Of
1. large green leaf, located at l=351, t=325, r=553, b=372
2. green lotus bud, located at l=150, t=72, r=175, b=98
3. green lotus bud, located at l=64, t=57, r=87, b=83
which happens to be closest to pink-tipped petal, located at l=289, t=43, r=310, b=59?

**Task prompt:**
Reproduce the entries above word for word, keeping each line, number, and punctuation mark unchanged.

**Response to the task:**
Of
1. large green leaf, located at l=351, t=325, r=553, b=372
2. green lotus bud, located at l=150, t=72, r=175, b=98
3. green lotus bud, located at l=64, t=57, r=87, b=83
which happens to be closest to pink-tipped petal, located at l=289, t=43, r=310, b=59?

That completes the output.